#### PASSAGE PROVIDED:
○ ○ ○ ○ ○

# Stihl gas power pressure washers



## hedge hog

Who has one ?
I heard they have Koehler motors?
There not released in my area yet but figured someone would have one or good info


Sent from my iPhone using Tapatalk


----------



## Bedford T

If you are shopping for a pressure washer you should look at the Northstar brand sold @ northern tool. The best made pw there is. I am a Stihl man at heart but even they can't improve on their designs.

Normally Honda engines and Cat pumps on tuff powder coated frames. They stock the parts and provide service. But with a Honda engine or a Cat pump you got choices for both anywhere you are. Go lay your hands on one.


----------



## hedge hog

I agree 
But I too full blown Stihl
And heard some dealers talking these new washers will hang with NS 


Sent from my iPhone using Tapatalk


----------



## Bedford T

Great. I just thought you should know about them first and you do. Job accomplished. Enjoy it will be pressure washing time soon


----------



## hedge hog

I was hoping for Honda motors but heard Honda would not stock parts
So there using Koehler 

NS makes some good washers , I have borrowed one a couple of times since I burnt my craftsman burnt up
It didn't have a bypass and didn't like burning pasture 



Sent from my iPhone using Tapatalk


----------



## ChoppyChoppy

hedge hog said:


> I was hoping for Honda motors but heard Honda would not stock parts so they're using Kohler.
> 
> NS makes some good washers. I borrowed one a couple of times since my craftsman burnt up. It didn't have a bypass and didn't like burning pasture.
> 
> 
> 
> Sent from my iPhone using Tapatalk



Had to have a bypass, otherwise it would build pressure until the hose or pump blew apart or engine stalled.

○ ○ ○ ○ ○

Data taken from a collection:

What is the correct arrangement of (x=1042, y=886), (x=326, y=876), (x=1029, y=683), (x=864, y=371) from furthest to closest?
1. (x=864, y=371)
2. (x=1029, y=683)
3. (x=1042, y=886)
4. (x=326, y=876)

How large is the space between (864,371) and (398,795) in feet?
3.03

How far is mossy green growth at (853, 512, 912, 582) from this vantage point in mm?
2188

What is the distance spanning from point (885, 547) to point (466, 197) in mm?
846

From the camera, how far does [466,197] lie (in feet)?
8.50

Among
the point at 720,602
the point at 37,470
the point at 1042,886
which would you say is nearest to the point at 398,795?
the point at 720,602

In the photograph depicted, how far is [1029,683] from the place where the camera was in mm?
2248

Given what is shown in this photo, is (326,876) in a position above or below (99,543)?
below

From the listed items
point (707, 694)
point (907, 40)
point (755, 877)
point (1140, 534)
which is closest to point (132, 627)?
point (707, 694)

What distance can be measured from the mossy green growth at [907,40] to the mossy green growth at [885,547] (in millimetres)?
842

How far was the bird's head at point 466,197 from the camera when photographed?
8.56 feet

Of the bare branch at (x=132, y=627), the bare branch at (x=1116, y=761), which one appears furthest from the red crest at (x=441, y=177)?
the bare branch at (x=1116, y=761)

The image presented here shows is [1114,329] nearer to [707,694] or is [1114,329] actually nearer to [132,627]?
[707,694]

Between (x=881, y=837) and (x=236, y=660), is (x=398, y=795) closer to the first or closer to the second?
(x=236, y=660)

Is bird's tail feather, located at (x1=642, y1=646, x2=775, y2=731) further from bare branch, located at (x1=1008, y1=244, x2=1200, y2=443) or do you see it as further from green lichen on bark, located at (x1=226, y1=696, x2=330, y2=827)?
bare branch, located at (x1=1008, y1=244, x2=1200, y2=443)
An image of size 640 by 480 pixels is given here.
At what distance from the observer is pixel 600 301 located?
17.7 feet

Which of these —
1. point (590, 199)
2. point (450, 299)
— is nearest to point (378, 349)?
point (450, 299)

○ ○ ○ ○ ○

#### TASKS FOR THIS EXERCISE:
a – Repeat the part of the pressure washer thread between "## ChoppyChoppy" and "like burning pasture.", inclusive.
b – According to the pressure washer thread, what kind of engines and pumps do Northstar washers normally use?
c – Please resume the forum thread about Stihl pressure washers from the point where it stops.
None of the entries matter here.

#### EXERCISE RESPONSES:
a –
## ChoppyChoppy

hedge hog said:


> I was hoping for Honda motors but heard Honda would not stock parts so they're using Kohler.
> 
> NS makes some good washers. I borrowed one a couple of times since my craftsman burnt up. It didn't have a bypass and didn't like burning pasture.

b – Honda engines and Cat pumps.

c –
----------



## DND 9000

There will be a
RB 200: 173cc with 5hp
RB 400: 196cc, with 6,5hp
RB 600: 208cc, with 7hp
RB 800: 429cc, with 14hp

all these new pressure washers will be availible in Spring 2017.


----------



## hedge hog

Seen all that but that is all they tell you 
And no pictures of the fly wheel side of any of them
But I do like the pump specs


Sent from my iPhone using Tapatalk


----------



## hedge hog

ValleyFirewood said:


> Had to have a bypass, otherwise it would build pressure until the hose or pump blew apart or engine stalled.



It recycles the the water til it great hot and pops a thermostat and spit the hot water out


Sent from my iPhone using Tapatalk


----------



## Conquistador3

hedge hog said:


> Who has one ?
> I heard they have Koehler motors?
> There not released in my area yet but figured someone would have one or good info



Yes, Kohler engines, which means they are keeping the price down at the expense of engine life.
Pressure washers are the hardest engine applications and if it isn't powered by a Honda or a Robin it usually won't last long.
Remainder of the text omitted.